_Questions:_
(a) In the text on La Chaux, what was the voter turnout in the 2007 federal election?
(b) Pick up the text on La Chaux after its final sentence and continue it.

In 2000 there were 43 single family homes (or 48.9% of the total) out of a total of 88 inhabited buildings. There were 25 multi-family buildings (28.4%), along with 18 multi-purpose buildings that were mostly used for housing (20.5%) and 2 other use buildings (commercial or industrial) that also had some housing (2.3%). Of the single family homes 29 were built before 1919, while 2 were built between 1990 and 2000. The most multi-family homes (13) were built before 1919 and the next most (3) were built between 1919 and 1945. There was 1 multi-family house built between 1996 and 2000.

In 2000 there were 143 apartments in the municipality. The most common apartment size was 3 rooms of which there were 42. There were 2 single room apartments and 50 apartments with five or more rooms. Of these apartments, a total of 127 apartments (88.8% of the total) were permanently occupied, while 8 apartments (5.6%) were seasonally occupied and 8 apartments (5.6%) were empty. As of 2009, the construction rate of new housing units was 5 new units per 1000 residents. The vacancy rate for the municipality, in 2010, was 0.66%.

The historical population is given in the following chart:

==Politics==
In the 2007 federal election the most popular party was the SVP which received 23.2% of the vote. The next three most popular parties were the FDP (21.76%), the SP (18.36%) and the Green Party (17.2%). In the federal election, a total of 128 votes were cast, and the voter turnout was 51.2%.

==Economy==
As of In 2010 2010, La Chaux had an unemployment rate of 3.5%. As of 2008, there were 32 people employed in the primary economic sector and about 15 businesses involved in this sector. 11 people were employed in the secondary sector and there were 6 businesses in this sector. 22 people were employed in the tertiary sector, with 8 businesses in this sector. There were 184 residents of the municipality who were employed in some capacity, of which females made up 42.4% of the workforce.

In 2008 the total number of full-time equivalent jobs was 53. The number of jobs in the primary sector was 24, all of which were in agriculture. The number of jobs in the secondary sector was 10 of which 3 or (30.0%) were in manufacturing and 6 (60.0%) were in construction. The number of jobs in the tertiary sector was 19. In the tertiary sector; 10 or 52.6% were in wholesale or retail sales or the repair of motor vehicles, 4 or 21.1% were in a hotel or restaurant, 2 or 10.5% were technical professionals or scientists, 1 was in education.

_Excerpted data:_
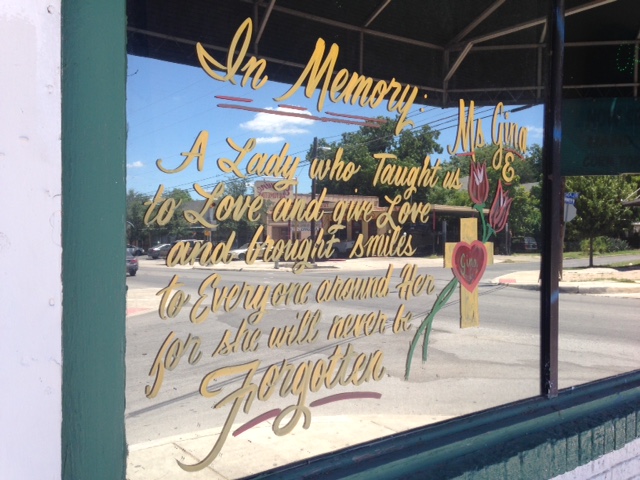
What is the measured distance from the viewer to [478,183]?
10.6 ft

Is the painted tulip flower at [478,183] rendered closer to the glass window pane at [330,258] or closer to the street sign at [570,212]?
the glass window pane at [330,258]

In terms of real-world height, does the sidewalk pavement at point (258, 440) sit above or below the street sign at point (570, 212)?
below

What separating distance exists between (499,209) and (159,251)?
209 centimetres

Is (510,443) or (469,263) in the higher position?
(469,263)

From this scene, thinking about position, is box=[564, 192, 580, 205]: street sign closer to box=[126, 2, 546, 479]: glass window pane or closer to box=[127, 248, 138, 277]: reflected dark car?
box=[126, 2, 546, 479]: glass window pane

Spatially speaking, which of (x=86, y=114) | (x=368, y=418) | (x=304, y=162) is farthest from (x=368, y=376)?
(x=86, y=114)

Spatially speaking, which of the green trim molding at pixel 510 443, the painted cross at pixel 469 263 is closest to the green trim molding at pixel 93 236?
the green trim molding at pixel 510 443

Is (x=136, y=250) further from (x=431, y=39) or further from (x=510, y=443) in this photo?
(x=431, y=39)

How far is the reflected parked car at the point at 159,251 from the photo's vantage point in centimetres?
194

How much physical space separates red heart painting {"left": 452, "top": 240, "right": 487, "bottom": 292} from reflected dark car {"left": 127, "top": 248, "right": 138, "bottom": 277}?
183 centimetres

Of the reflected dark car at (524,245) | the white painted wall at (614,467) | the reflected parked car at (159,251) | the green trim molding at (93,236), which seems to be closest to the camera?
the green trim molding at (93,236)

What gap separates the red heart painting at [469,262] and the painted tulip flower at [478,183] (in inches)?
9.7
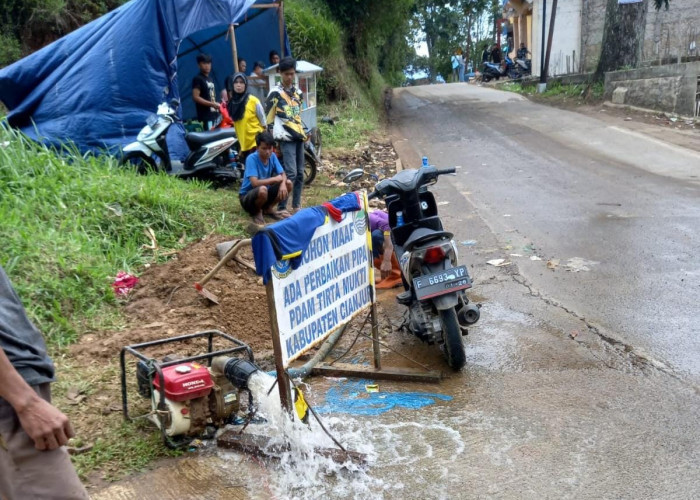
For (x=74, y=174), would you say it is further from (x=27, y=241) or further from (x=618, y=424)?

_Answer set:_
(a) 51.2%

(b)
In 2000, there were 12 workers who commuted into the municipality and 133 workers who commuted away. The municipality is a net exporter of workers, with about 11.1 workers leaving the municipality for every one entering. Of the working population, 6% used public transportation to get to work, and 69% used a private car.

==Religion==
From the 2000 census, 65 or 18.5% were Roman Catholic, while 192 or 54.5% belonged to the Swiss Reformed Church. Of the rest of the population, there was 1 member of an Orthodox church, and there were 32 individuals (or about 9.09% of the population) who belonged to another Christian church. 78 (or about 22.16% of the population) belonged to no church, are agnostic or atheist.

==Education==

In La Chaux about 136 or (38.6%) of the population have completed non-mandatory upper secondary education, and 55 or (15.6%) have completed additional higher education (either university or a Fachhochschule). Of the 55 who completed tertiary schooling, 45.5% were Swiss men, 45.5% were Swiss women.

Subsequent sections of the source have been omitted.